For the latter method (see "Extruding tubing foils ", VDI-Verlag 1985, page 141) an error from the manufacturer of approx. + - 0.5%. Because the required for this procedure level monitoring strongly depends on the vibration of the ver user, one can rather assume a major mistake. The device-related effort is very large.

Each of the methods mentioned requires the calculation of the mass current computing means, as given today with microelectronics are and with the help of appropriate digitization practical every small mistake you want can be reached. That means he can be a multiple of the above errors less than any of the selectable weighing systems and therefore does not need be included in the considerations.

The listed methods and devices not only have Mistakes that are constantly being striven to reduce, they are too complex and therefore with correspondingly high procurement costs bound. After all, their uses are limited.

The invention has for its object the disadvantages mentioned to eliminate or reduce. It is therefore said of the Differenti alverfahren as the one with the least known measuring error-prone procedures are used, forces, as is usually the case when the bulk material flows at the outlet kick, are ineffective on the vertical weight of the Weighing container content. This is particularly intended to be the case with the invention can be reached if the bulk material cannot flow freely. The Weighing this reduces errors. Another reduction in one Weighing error caused by pulsation should be corrected the preselected time to be made if a means of transport is used that tends to pulsate.  

According to the invention, the method and the execution is based serving device that the output of the weighing container is designed so that ent when the bulk material flows out standing forces at the outlet towards a consumer or a Means of transport are ineffective on the vertical to be measured weight of the bulk material. The necessary for this Optimization of the outlet with regard to flowability, flow direction, outlet cross-section, etc. is therefore the output of the weighing container with adjustable flap or slide or a ver slidable rotating body. When removing zero is the outlet of the container from the bulk material itself cordoned off.

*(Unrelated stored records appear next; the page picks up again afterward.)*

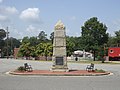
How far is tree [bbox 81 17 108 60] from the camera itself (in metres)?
97.1

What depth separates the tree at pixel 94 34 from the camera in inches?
3821

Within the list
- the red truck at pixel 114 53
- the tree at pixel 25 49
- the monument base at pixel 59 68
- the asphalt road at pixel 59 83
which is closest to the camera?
the asphalt road at pixel 59 83

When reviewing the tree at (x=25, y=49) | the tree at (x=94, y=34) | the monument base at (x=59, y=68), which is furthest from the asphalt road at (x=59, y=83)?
the tree at (x=25, y=49)

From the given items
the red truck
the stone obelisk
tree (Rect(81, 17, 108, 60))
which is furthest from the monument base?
tree (Rect(81, 17, 108, 60))

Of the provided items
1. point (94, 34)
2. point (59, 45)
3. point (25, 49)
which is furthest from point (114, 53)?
point (59, 45)

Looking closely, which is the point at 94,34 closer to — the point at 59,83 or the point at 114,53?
the point at 114,53

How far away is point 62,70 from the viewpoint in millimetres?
32938

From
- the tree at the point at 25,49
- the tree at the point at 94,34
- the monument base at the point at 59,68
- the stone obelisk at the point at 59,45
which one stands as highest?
the tree at the point at 94,34

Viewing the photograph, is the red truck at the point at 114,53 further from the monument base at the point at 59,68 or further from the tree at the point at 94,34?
the monument base at the point at 59,68

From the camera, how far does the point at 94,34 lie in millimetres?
97750

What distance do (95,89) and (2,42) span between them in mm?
166022

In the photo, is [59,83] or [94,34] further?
[94,34]

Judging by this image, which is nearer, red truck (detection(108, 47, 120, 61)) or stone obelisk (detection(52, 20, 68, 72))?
stone obelisk (detection(52, 20, 68, 72))

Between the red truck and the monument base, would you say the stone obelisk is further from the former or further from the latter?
the red truck
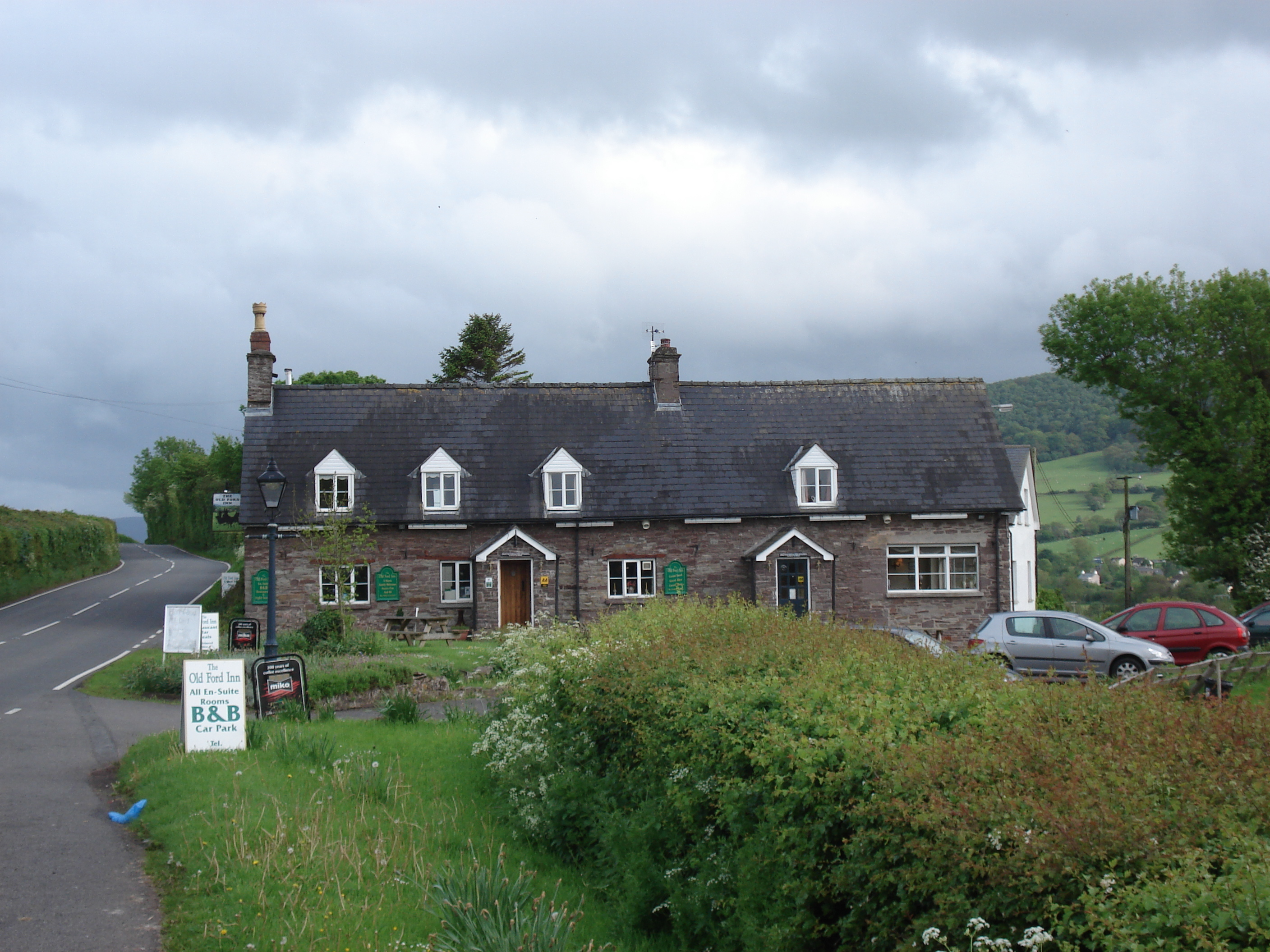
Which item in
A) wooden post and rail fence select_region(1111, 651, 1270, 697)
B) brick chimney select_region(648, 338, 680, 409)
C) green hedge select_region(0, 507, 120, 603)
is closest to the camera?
wooden post and rail fence select_region(1111, 651, 1270, 697)

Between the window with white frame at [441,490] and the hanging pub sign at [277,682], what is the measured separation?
51.3 ft

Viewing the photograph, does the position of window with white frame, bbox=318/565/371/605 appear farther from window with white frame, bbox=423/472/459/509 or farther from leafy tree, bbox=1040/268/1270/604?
leafy tree, bbox=1040/268/1270/604

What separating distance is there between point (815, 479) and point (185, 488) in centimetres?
7646

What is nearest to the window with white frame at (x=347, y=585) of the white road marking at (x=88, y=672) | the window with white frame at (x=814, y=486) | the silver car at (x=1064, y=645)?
the white road marking at (x=88, y=672)

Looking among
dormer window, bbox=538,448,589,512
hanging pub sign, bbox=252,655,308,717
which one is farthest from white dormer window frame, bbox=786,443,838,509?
hanging pub sign, bbox=252,655,308,717

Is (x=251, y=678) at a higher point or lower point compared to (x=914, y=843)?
lower

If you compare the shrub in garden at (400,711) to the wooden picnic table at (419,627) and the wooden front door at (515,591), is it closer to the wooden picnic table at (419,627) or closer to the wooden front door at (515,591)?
the wooden picnic table at (419,627)

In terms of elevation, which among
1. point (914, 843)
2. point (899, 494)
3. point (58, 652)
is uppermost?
point (899, 494)

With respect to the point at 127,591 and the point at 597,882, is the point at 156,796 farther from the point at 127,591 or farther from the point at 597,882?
the point at 127,591

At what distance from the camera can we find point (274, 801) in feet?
32.2

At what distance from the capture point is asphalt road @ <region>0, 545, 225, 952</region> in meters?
7.68

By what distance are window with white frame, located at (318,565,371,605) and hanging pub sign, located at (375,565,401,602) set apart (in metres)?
0.30

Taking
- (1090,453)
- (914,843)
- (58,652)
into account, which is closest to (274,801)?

This version therefore also allows multiple arrangement such weighing container over a single means of transport. If the means of transport consists of a screw conveyor, a pulsating mass flow. This applies regardless of whether the funding screw attached to the weighing container, or part of a Consumer (e.g. extruder). In this case, the is given corrected the time for calculating the mass flow in such a way that after triggering the weighing process, d. H. to record the Differential weight, start and end of the specified time in the same angular position of the screw, about triggered by a Contact at the worm shaft takes place. This time can therefore be equal to or greater than the specified time. For the calc The corrected time is used as a basis for the mass flow. The quotient of weight loss and corrected time is based on known manner formed by means of microelectronics.

Preferred embodiments of the invention are described below various drawings described in more detail.

Fig. 1 shows schematically an embodiment that is directly to a consumer, for. B. an extruder inlet 1 is mounted. The weighing container 2 is suspended from a load cell 3 . It is usually intercepted by three flexible struts 4 to prevent it from swinging out to the side. The outlet of the container is square. Two limits consist of a pivotable flap 5 and a slide 6 . Of course, a slider serving the same purpose can also be used instead of the flap 5 . The inflow from the container 2 is equivalent to the acquisition of the consumer 1 via the collecting funnel 12th

FIG. 2 shows the same device as FIG. 1. However, removal from the weighing container 2 takes place by means of a conveyor belt 7 . The output of the weighing container 2 according to FIG. 1 or FIG. 2 is shown schematically and enlarged in FIG. 3. The level 8 of the bulk material located at the exit of the weighing container 2 in the absence of removal of the embodiment nch Fig. 1 or not a moving Trans port ribbon 7 of FIG. 2 in a height, but the same oppositely directed, causing horizontal forces 9 and 10 . This means that the container does not flow out. The one outward horizontal force is intercepted by the bracket 4 . When removed by the consumer or the conveyor belt speed is greater than zero, the bulk material continues to run.

According to FIG. 4, the apparatus is provided with an outlet whose cross-section is formed as a surface of revolution. Accordingly, the optimization part is a cone 11 , which is vertically slidable ver. The bulk material flows into a stationary funnel 12 which is mounted on the consumer. While according to the embodiment of FIG. 4, the bulk material at the limiting cone 11 passes through the free cross-section outwards, the bulk material behaves according to Fig. 5 so that it flows towards the center by the free cross-section. The conical body 13 is also vertically adjustable in order to be able to carry out an optimization.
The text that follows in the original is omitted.